Under the council regulations, a convention becomes legally binding for those states that ratify it. Moldova ratified the Human Rights and Biomedicine convention in 2002. It came into force on its territory in March. Turkey has yet to ratify it.
However, the report says that even though organ trafficking is legally banned in member states, most countries' legal systems still have loopholes. Criminal responsibility is rarely specified clearly in national legislation.

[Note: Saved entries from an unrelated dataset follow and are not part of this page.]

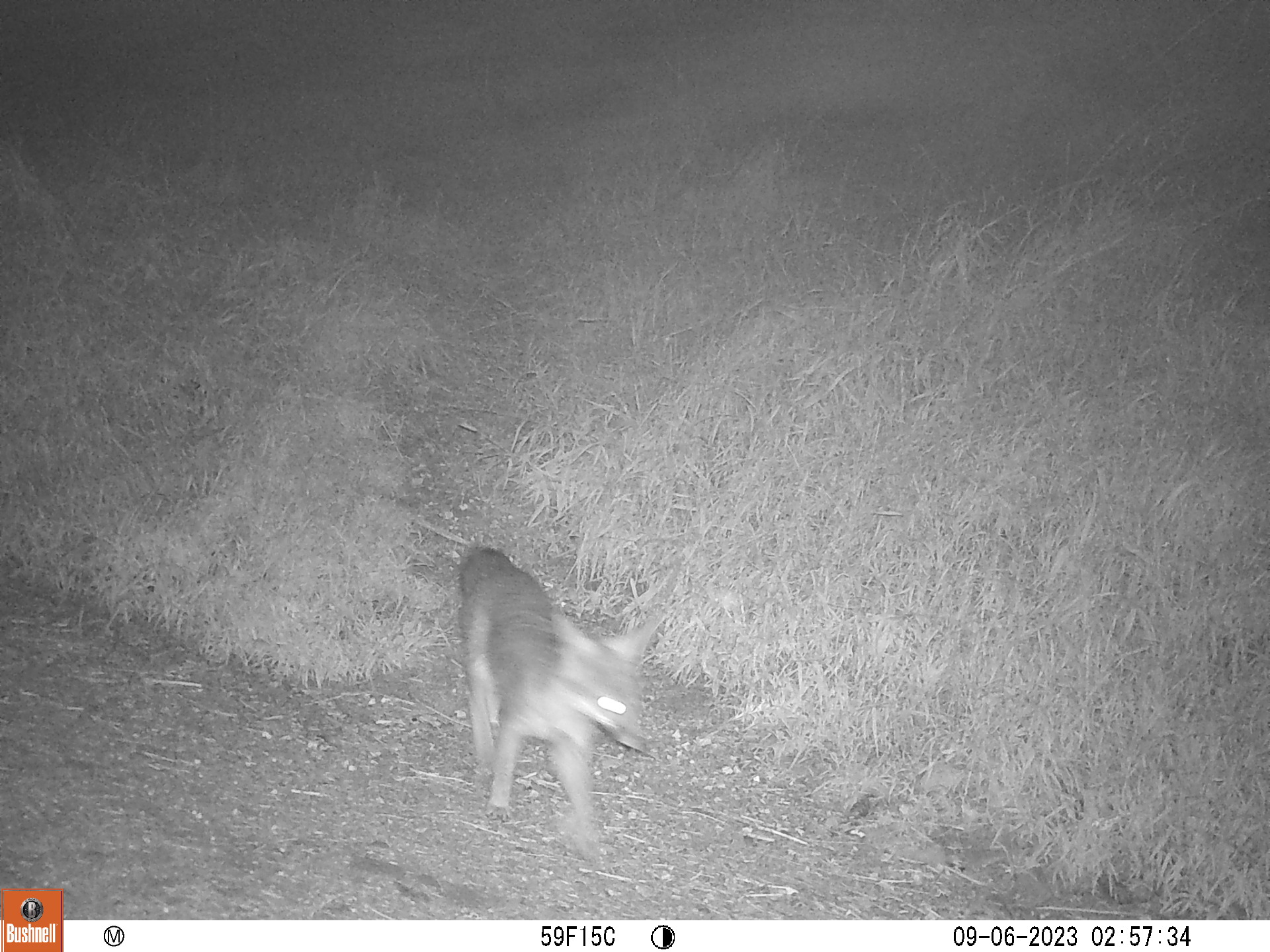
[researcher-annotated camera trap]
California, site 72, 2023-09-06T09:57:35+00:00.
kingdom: Animalia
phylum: Chordata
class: Mammalia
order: Carnivora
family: Canidae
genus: Urocyon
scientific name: Urocyon cinereoargenteus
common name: gray fox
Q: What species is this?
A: Gray fox (Urocyon cinereoargenteus).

Moldovan investigative journalist Alina Avram told RFE/RL that indifference on the part of the public and officials only compounds the laws' insufficiencies. "I hung a sign around my neck reading 'kidney for sale' and stood half a day outside several legal institutions in Chisinau -- the security service, Interior Ministry, the prosecutor's office -- to see how people and officials react. And they didn't react in any way. That's because, according to our current legislation, kidney donors [or sellers] are not punishable and officials are not supposed to take any action against them. I stood under the [Interior Ministry's] stairway and nobody paid attention to me, except for those policemen who were telling me to walk across the road, where the marketplace is, and sell my kidney there," Avram said.
So far, only two organ-trafficking cases have made it to the courts in Moldova. One case has been dragging on for two years. The second one was closed, with two traffickers being condemned to a five-year suspended sentence.

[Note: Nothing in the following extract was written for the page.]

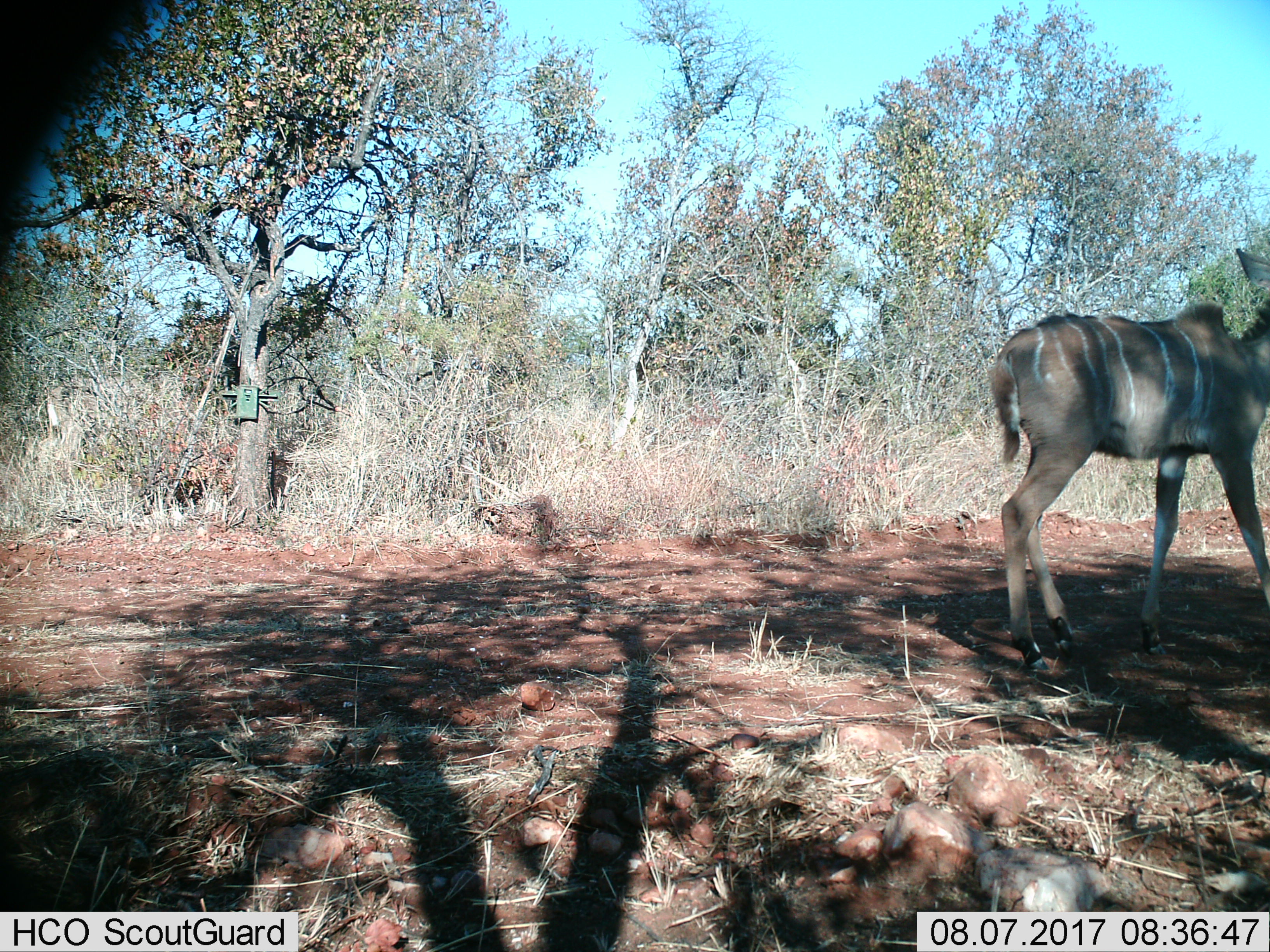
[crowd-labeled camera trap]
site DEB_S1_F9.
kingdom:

Avram said such lenient sentences are likely to make organ-trafficking victims even more reluctant to come forward. She added that organ trafficking and trafficking in women and children are two sides of the same problem, and are largely facilitated by government corruption. "Where there is trafficking in human beings there's also trafficking in organs. We reached this conclusion after we found out that both forms of trafficking are being organized by the same mafia clans and are covered by the same spheres of interest in the official state structures. And both [forms of trafficking] are investigated by the same officials," Avram said.

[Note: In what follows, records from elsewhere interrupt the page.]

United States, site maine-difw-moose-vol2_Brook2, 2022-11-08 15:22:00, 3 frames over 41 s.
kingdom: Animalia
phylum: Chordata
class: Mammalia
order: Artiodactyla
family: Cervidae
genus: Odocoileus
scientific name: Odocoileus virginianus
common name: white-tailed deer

The report calls on Council of Europe bodies to develop a unified European strategy to combat organ trafficking, give organizational assistance to member states, and improve regional cooperation under bodies such as the Stability Pact Task Force on Trafficking in Human Beings. But rapporteur Vermot-Mangold said the most important recommendation is in regard to the fight against poverty and corruption in Central and Eastern Europe. "The most important thing is to fight against poverty, so that people are not forced to sell [their] organs," she said. "So it is the first thing that development agencies, investment agencies [have to do], to have projects in these countries, for these people. And if you have too much corruption in these countries -- Moldova is a corrupt [country], it has a corrupt government -- so as long as you have corruption in these countries, it is very difficult to have investors. But to fight poverty is the first thing to do."
Vermot-Mangold added that media and international NGOs should play a more important part in raising awareness throughout the continent about the seriousness of organ trafficking.